С Блоком, хоть и зачинщицей в той нашей нелегкой затее была я, «Я» значило «Мы», а с Гумилевым я была «я», а «мы» рассыпалось как-то вдруг, подобно газовым горелкам детства.

Я уже училась на Раевских курсах, уже написала первый «эпохальный» труд о психологии сновидений – по заданию профессора Франка154 – одного из моих избранников в науке. Уже не пропускала лекций и других светил – профессора Зелинского, например. Ходила на литературные диспуты, выступления, выставки, собрания. У меня началась собственная жизнь, отдельно от всех; даже Володя и Коля не попали в нее: перед Колей, уже врачом, стояли лазаретные койки, перед Володей – аттестат зрелости – «пересадочный этап в жизнь или смерть, последний этап детства, с которого нас пошлют убивать наших сверстников». И ранняя горечь его слов испугала меня.
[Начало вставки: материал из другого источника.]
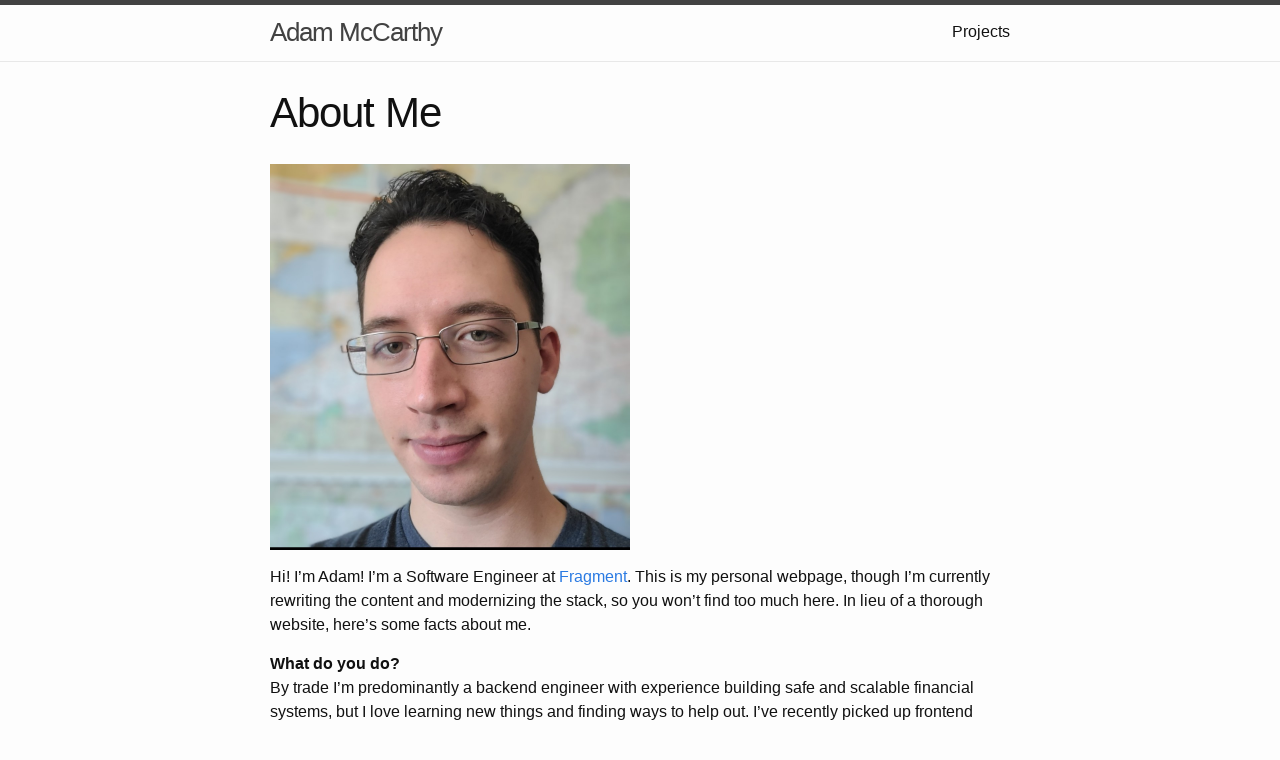

--- FILE ---
content_type: text/html; charset=utf-8
request_url: https://www.amccarthy.me/
body_size: 1945
content:
<!DOCTYPE html>
<html lang="en"><head>
  <meta charset="utf-8">
  <meta http-equiv="X-UA-Compatible" content="IE=edge">
  <meta name="viewport" content="width=device-width, initial-scale=1"><!-- Begin Jekyll SEO tag v2.8.0 -->
<title>About Me | Adam McCarthy</title>
<meta name="generator" content="Jekyll v3.9.2" />
<meta property="og:title" content="About Me" />
<meta property="og:locale" content="en_US" />
<meta name="description" content="Personal Webpage" />
<meta property="og:description" content="Personal Webpage" />
<link rel="canonical" href="https://amccarthy.me/" />
<meta property="og:url" content="https://amccarthy.me/" />
<meta property="og:site_name" content="Adam McCarthy" />
<meta property="og:type" content="website" />
<meta name="twitter:card" content="summary" />
<meta property="twitter:title" content="About Me" />
<script type="application/ld+json">
{"@context":"https://schema.org","@type":"WebSite","description":"Personal Webpage","headline":"About Me","name":"Adam McCarthy","url":"https://amccarthy.me/"}</script>
<!-- End Jekyll SEO tag -->
<link rel="stylesheet" href="/assets/main.css"><link type="application/atom+xml" rel="alternate" href="https://amccarthy.me/feed.xml" title="Adam McCarthy" /></head>
<body><header class="site-header" role="banner">

  <div class="wrapper"><a class="site-title" rel="author" href="/">Adam McCarthy</a><nav class="site-nav">
        <input type="checkbox" id="nav-trigger" class="nav-trigger" />
        <label for="nav-trigger">
          <span class="menu-icon">
            <svg viewBox="0 0 18 15" width="18px" height="15px">
              <path d="M18,1.484c0,0.82-0.665,1.484-1.484,1.484H1.484C0.665,2.969,0,2.304,0,1.484l0,0C0,0.665,0.665,0,1.484,0 h15.032C17.335,0,18,0.665,18,1.484L18,1.484z M18,7.516C18,8.335,17.335,9,16.516,9H1.484C0.665,9,0,8.335,0,7.516l0,0 c0-0.82,0.665-1.484,1.484-1.484h15.032C17.335,6.031,18,6.696,18,7.516L18,7.516z M18,13.516C18,14.335,17.335,15,16.516,15H1.484 C0.665,15,0,14.335,0,13.516l0,0c0-0.82,0.665-1.483,1.484-1.483h15.032C17.335,12.031,18,12.695,18,13.516L18,13.516z"/>
            </svg>
          </span>
        </label>

        <div class="trigger"><a class="page-link" href="/projects/">Projects</a></div>
      </nav></div>
</header>
<main class="page-content" aria-label="Content">
      <div class="wrapper">
        <article class="post">

  <header class="post-header">
    <h1 class="post-title">About Me</h1>
  </header>

  <div class="post-content">
    <p><img src="/assets/images/portrait.jpg" width="360" height="386" /></p>

<p>Hi! I’m Adam! I’m a Software Engineer at <a href="https://fragment.dev">Fragment</a>. This is my personal webpage, though I’m currently rewriting the content and modernizing the stack, so you won’t find too much here. In lieu of a thorough website, here’s some facts about me.</p>

<p><strong>What do you do?</strong><br />
By trade I’m predominantly a backend engineer with experience building safe and scalable financial systems, but I love learning new things and finding ways to help out. I’ve recently picked up frontend technologies like React and Tailwind, and am having a blast building cool UIs.</p>

<p><strong>What about for fun?</strong><br />
I love video games, especially classic JRPGs. I spend a lot of time playing through single-player story-based games.</p>

<p>I also play the piano, and love playing soundtracks from my favorite games.</p>

<p><strong>What other fun facts about you are there?</strong></p>

<ul>
  <li>I like to make home-made pizzas.</li>
  <li>I have a cat named Nala.</li>
  <li>I make lots of puns and most of them are terrible.</li>
</ul>

  </div>

</article>

      </div>
    </main><footer class="site-footer h-card">
  <data class="u-url" href="/"></data>

  <div class="wrapper">

    <h2 class="footer-heading">Adam McCarthy</h2>

    <div class="footer-col-wrapper">
      <div class="footer-col footer-col-1">
        <ul class="contact-list">
          <li class="p-name">Adam McCarthy</li><li><a class="u-email" href="/cdn-cgi/l/email-protection#4f2e2b2e220f2e222c2c2e3d3b273661222a"><span class="__cf_email__" data-cfemail="761712171b36171b15151704021e0f581b13">[email&#160;protected]</span></a></li></ul>
      </div>

      <div class="footer-col footer-col-2"><ul class="social-media-list"><li><a href="https://github.com/amccarthy1"><svg class="svg-icon"><use xlink:href="/assets/minima-social-icons.svg#github"></use></svg> <span class="username">amccarthy1</span></a></li></ul>
</div>

      <div class="footer-col footer-col-3">
        <p>Personal Webpage</p>
      </div>
    </div>

  </div>

</footer>
<script data-cfasync="false" src="/cdn-cgi/scripts/5c5dd728/cloudflare-static/email-decode.min.js"></script><script defer src="https://static.cloudflareinsights.com/beacon.min.js/vcd15cbe7772f49c399c6a5babf22c1241717689176015" integrity="sha512-ZpsOmlRQV6y907TI0dKBHq9Md29nnaEIPlkf84rnaERnq6zvWvPUqr2ft8M1aS28oN72PdrCzSjY4U6VaAw1EQ==" data-cf-beacon='{"version":"2024.11.0","token":"585332e6478d43e7a518fbaf195b1ca8","r":1,"server_timing":{"name":{"cfCacheStatus":true,"cfEdge":true,"cfExtPri":true,"cfL4":true,"cfOrigin":true,"cfSpeedBrain":true},"location_startswith":null}}' crossorigin="anonymous"></script>
</body>

</html>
За отход от семьи я упрекала себя тем сильнее, чем меньше было надзора, укоров, увещевания, удерживания. А вскоре и удерживать будет некому; все развалится, расползется по швам. Поздней весной мать с мальчиками, своей няней и горничной Полей уедет в Белоруссию, откуда все трое были родом. «Там хоть двух маленьких откормим – там мы чуть не каждого мужика знаем, да и немецкая оккупация поможет!» В логике няниных вещаний не только мы – дети, [но и] взрослые не разбирались. Уехали. А путешествия как раз начали все больше походить на дилижансовые разбойные авантюры. Уже нельзя было, выбрав направление, купить билет и сидячее, а подавно и лежачее, место; взглянуть на расписание поездов, пообещав позвонить по приезде или протелеграфировать – все эти возможности исчезли, как если бы их никогда не было. Володя, как ни артачился, был прикомандирован к женской экспедиции, чтобы «хоть там быть полезным», словно его вина была в необъяснимом и никогда не объясненном закрытии его гимназии и бесследном исчезновении директора.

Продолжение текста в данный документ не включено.